Trees and Nets


Kerry Back

BUSI 520, Fall 2022
JGSB, Rice University

Trees

Decision tree

  • Split sample sucessively into smaller subsamples by answering “yes-no” questions.
  • Each question is based on a single variable: is it above a threshold?
  • Split a specified number of times (depth).
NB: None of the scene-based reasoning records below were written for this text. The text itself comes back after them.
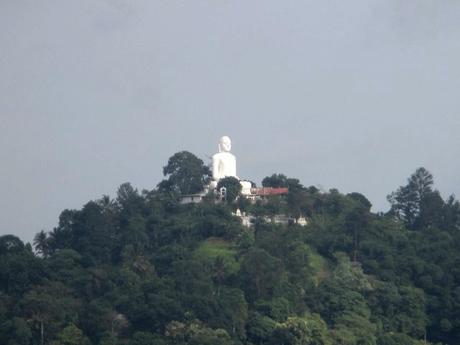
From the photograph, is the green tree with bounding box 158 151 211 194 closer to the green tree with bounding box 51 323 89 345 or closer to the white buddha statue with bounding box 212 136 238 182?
the white buddha statue with bounding box 212 136 238 182

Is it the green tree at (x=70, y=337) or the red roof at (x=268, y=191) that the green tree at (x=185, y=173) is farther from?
the green tree at (x=70, y=337)

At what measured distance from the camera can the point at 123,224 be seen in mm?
80438

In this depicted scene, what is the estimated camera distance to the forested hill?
227 feet

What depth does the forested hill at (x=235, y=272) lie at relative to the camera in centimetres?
6912

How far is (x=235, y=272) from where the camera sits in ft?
245

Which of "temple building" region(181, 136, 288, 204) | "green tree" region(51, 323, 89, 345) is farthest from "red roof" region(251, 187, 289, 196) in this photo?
"green tree" region(51, 323, 89, 345)

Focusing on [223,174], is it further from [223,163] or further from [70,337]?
[70,337]

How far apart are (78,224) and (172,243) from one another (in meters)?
4.71

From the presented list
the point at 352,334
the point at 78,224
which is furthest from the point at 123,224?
the point at 352,334

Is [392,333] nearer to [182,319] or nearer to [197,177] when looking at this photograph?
[182,319]

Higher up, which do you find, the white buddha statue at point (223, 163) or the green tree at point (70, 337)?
the white buddha statue at point (223, 163)

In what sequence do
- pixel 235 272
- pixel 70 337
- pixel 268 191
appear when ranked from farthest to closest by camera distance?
pixel 268 191
pixel 235 272
pixel 70 337

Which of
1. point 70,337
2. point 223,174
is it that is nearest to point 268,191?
point 223,174

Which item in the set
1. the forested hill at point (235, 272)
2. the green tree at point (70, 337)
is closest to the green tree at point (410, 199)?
the forested hill at point (235, 272)
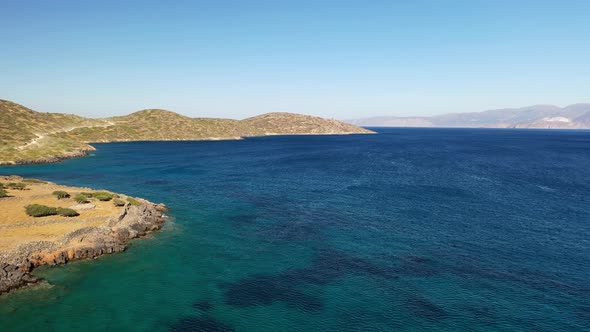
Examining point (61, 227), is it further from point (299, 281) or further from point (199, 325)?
point (299, 281)

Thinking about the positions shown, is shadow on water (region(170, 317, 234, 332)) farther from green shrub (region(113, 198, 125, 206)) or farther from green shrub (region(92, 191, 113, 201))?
green shrub (region(92, 191, 113, 201))

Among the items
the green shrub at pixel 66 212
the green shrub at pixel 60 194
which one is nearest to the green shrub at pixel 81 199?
the green shrub at pixel 60 194

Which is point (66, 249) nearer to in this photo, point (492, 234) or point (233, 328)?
point (233, 328)

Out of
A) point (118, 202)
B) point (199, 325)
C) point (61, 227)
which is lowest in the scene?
point (199, 325)

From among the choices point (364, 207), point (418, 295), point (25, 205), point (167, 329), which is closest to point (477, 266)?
point (418, 295)

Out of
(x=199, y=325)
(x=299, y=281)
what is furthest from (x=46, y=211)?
(x=299, y=281)

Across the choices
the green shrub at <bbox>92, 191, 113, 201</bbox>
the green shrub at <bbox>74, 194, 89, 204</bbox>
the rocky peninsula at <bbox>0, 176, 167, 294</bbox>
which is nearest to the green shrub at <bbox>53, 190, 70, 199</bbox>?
the rocky peninsula at <bbox>0, 176, 167, 294</bbox>

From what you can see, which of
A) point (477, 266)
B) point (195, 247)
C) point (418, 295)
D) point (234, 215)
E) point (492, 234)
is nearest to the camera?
point (418, 295)
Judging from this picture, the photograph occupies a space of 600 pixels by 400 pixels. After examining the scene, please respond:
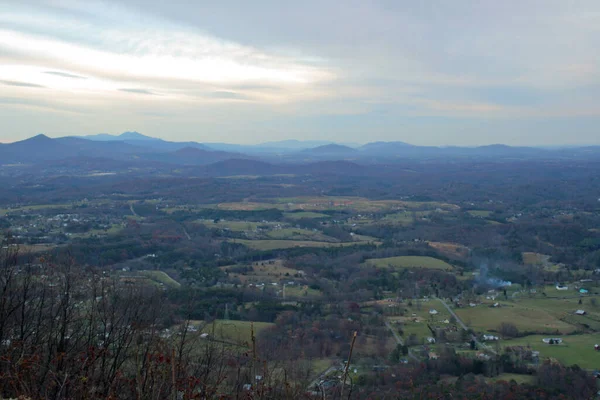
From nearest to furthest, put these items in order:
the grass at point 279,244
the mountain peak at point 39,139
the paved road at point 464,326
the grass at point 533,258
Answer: the paved road at point 464,326, the grass at point 533,258, the grass at point 279,244, the mountain peak at point 39,139

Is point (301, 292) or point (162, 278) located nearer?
point (301, 292)

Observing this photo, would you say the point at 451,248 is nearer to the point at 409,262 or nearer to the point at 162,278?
the point at 409,262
Final subsamples are called leaves.
  • The prediction for each observation is the mean of the training observations that end up in the same leaf.
  • Variable to split on and threshold are chosen each time to minimize the SSE after the split.

Illustration

Random forest

  • Multiple trees fit to random data
  • Data for each tree is a bootstrapped sample:
    • random selection of rows (with replacement)
    • same size as original sample
  • Prediction is average of predictions of the trees
  • Hyperparameters = number of trees and depth of trees

Gradient boosting

  • Multiple trees
  • First tree fit to data
  • Second tree fit to errors from first tree
  • Third tree fit to errors from second tree, …
  • Prediction is sum of predictions
  • Hyperparameters = number of trees and depth of trees

Neural networks

Multi-layer perceptrons

  • A multi-layer perceptron (MLP) consists of “neurons” arranged in layers.
  • A neuron is a mathematical function. It takes inputs \(x_1, \ldots, x_n\), calculates a function \(y=f(x_1, \ldots, x_n)\) and passes \(y\) to the neurons in the next level.
  • The inputs in the first layer are the predictors.
  • The inputs in successive layers are the calculations from the prior level.
  • The last layer is a single neuron that produces the output.

Illustration

  • 4 independent variables (features)
  • 5 functions of the 4 features are calculated in the “hidden layer.”
  • The output is a function of the 5 numbers calculated in the hidden layer.

Rectified linear units

  • The usual function for the neurons (except in the last layer) is \[ y = \max(0,b+w_1x_1 + \cdots + w_nx_n)\] Parameters \(b\) (called bias) and \(w_1, \ldots w_n\) (called weights) are different for different neurons.
  • This function is called a rectified linear unit (RLU). It’s like an option payoff.
  • Last layer uses a linear function \[ y = b+w_1x_1 + \cdots + w_nx_n\]

Analogy to neurons firing


If \(w_i>0\) and \(b<0\), then \(y>0\) only when \(x_i\) are large enough.


A neuron fires when it is sufficiently stimulated by signals from other neurons (in prior layer).

Deep learning

  • Deep learning means a neural network with many layers.
  • Deep learning is behind facial recognition, self-driving cars, …
  • Need specialized library, probably TensorFlow (from Google) or PyTorch (from Facebook)
  • And probably need a graphical processing unit (GPU) – i.e., run on a video card
  • Can often start from a pretrained model